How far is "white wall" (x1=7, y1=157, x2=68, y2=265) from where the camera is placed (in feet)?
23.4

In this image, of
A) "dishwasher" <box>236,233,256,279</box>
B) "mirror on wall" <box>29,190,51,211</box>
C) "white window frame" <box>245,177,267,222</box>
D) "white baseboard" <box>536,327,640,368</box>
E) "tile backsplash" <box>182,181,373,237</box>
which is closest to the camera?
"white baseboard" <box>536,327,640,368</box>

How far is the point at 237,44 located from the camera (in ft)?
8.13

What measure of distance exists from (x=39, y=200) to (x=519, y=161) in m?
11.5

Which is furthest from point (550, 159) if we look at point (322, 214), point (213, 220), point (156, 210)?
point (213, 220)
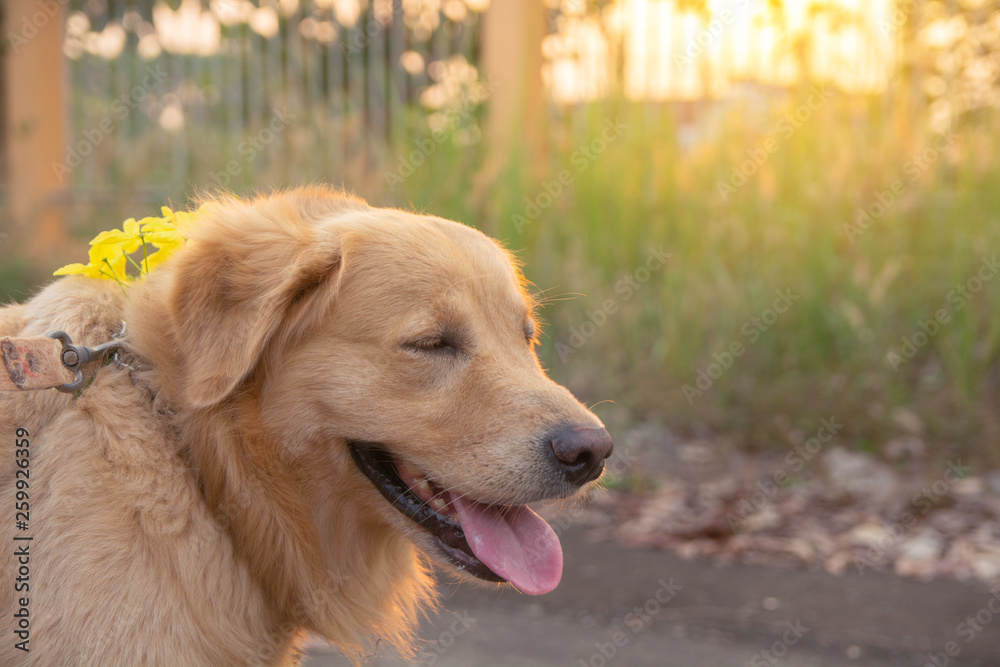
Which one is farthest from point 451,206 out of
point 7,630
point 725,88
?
Answer: point 7,630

====

Please convert the stretch from the line containing "How far is the" through the end of the rows into a Markdown table with columns No. and Line, giving each non-blank line its own number. Leave the pictures out of the answer.

OUTPUT FOR THIS TASK »
| No. | Line |
|---|---|
| 1 | How far is the point at 237,44 located from the camera (in ft)? |
| 2 | 8.13 |
| 3 | What measure of distance exists from (x=39, y=200) to (x=519, y=161) in m? |
| 4 | 11.5 |
| 5 | Which is furthest from point (550, 159) if we look at point (322, 214), point (213, 220), point (156, 210)? |
| 6 | point (213, 220) |
| 7 | Which one is farthest from point 451,206 out of |
| 8 | point 7,630 |
| 9 | point 725,88 |
| 10 | ? |
| 11 | Answer: point 7,630 |